====== AANGELEVERD FRAGMENT ======
Eis in hoger beroep: 19 jaar cel voor eerwraak IJzendijke

De advocaat-generaal (OM) in Den Bosch heeft vandaag in hoger beroep gevangenisstraffen van 19 jaar geëist tegen twee mannen uit Dordrecht. De inmiddels 54-jarige vader en 28-jarige zoon worden ervan verdacht op 25 september 2013 een 24-jarige plaatsgenoot om het leven te hebben gebracht. Aanleiding voor de moord zou zijn gelegen in de relatie van het slachtoffer met de dochter en zus van de verdachten terwijl zij al uitgehuwelijkt was aan een ander. Tegen een 51-jarige oom van die vrouw werd 2 maanden geëist wegens bedreiging van zijn nichtje.

Die bewuste ochtend belde de oudste verdachte de politie met de melding dat hij zojuist iemand had neergeschoten op de Middenweg in IJzendijke. Eenmaal ter plaatse trof de politie de verdachte aan met een vuurwapen in zijn hand. Het slachtoffer was inmiddels overleden. Gaande het onderzoek kwam de jongste verdachte als werkelijke schutter in beeld. In de visie van het OM is hij degene geweest die het slachtoffer heeft doodgeschoten. Zijn vader zou kort daarna ter plaatse zijn gekomen en het wapen van zijn zoon hebben overgenomen.

Onderzoek

Het slachtoffer, werkzaam bij het familiebedrijf van de verdachten, werd die bewuste ochtend door de jongste verdachte gescheiden van zijn collega’s naar de werkplek op het zandbed bij IJzendijke gereden. Getuigen zien de mannen die ochtend samen over het zandbed lopen. Wanneer het busje met de andere werknemers ter plaatse komt krijgen zij van verdachte de ongebruikelijke opdracht om nog even door te rijden omdat hij nog iets moet doen. Een van de werknemers die kort daarop terugkeert wordt opnieuw gesommeerd weg te gaan. Kort daarna worden door verschillende getuigen schoten gehoord. Uit het onderzoek blijkt dat de oudste verdachte luttele minuten later ter plaatse arriveert. Hoewel het onderzoek uitwijst dat de jongste verdachte de moord zou hebben gepleegd is de oudste verdachte in de visie van het OM net zozeer schuldig aan de dood van het slachtoffer: verdachte zou van meet af aan betrokken zijn geweest bij het plannen en uitvoeren van de moord. Daarnaast heeft hij die ochtend het wapen overgenomen en zijn zoon de mogelijkheid geboden te vluchten. Er is wat de advocaat-generaal betreft dan ook sprake geweest van een nauwe en bewuste samenwerking tussen vader en zoon.
====== GEGEVENSRECORDS ======
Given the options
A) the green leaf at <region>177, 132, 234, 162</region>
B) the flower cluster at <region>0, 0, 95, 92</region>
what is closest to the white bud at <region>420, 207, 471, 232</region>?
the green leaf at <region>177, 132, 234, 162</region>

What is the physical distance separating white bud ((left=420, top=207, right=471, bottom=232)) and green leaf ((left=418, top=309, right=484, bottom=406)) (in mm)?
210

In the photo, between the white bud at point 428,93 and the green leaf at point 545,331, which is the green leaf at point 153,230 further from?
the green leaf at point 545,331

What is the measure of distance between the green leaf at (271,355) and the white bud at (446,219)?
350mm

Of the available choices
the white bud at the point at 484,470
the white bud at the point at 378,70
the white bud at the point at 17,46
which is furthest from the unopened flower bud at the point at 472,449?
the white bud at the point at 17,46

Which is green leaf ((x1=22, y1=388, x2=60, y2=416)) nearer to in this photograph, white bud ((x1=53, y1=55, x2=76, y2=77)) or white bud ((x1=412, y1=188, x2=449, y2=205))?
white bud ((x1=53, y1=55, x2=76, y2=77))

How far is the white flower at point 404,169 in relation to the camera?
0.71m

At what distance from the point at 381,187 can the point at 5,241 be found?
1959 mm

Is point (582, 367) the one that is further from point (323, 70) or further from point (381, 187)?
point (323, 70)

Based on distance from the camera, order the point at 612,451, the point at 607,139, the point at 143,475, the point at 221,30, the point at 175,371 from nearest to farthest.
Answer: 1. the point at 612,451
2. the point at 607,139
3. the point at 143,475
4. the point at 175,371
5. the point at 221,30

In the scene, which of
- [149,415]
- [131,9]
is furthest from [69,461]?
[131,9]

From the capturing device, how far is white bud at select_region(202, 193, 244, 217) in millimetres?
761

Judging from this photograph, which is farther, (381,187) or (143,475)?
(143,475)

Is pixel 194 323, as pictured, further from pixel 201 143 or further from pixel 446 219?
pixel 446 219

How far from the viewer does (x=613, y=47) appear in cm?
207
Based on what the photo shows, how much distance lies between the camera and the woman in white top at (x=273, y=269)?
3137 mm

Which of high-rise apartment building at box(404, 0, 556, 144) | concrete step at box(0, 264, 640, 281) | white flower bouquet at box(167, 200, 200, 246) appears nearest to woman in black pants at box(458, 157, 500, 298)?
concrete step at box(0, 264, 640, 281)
======
▸ **JOUW OPDRACHT**
Welke personen noemt het bericht over de eis in hoger beroep samen met hun leeftijd? Geef ze allemaal, elk met die leeftijd.

▸ **OPLOSSING OPDRACHT**
- de vader, 54 jaar
- de zoon, 28 jaar
- het slachtoffer, een plaatsgenoot van 24 jaar
- de oom van de vrouw, 51 jaar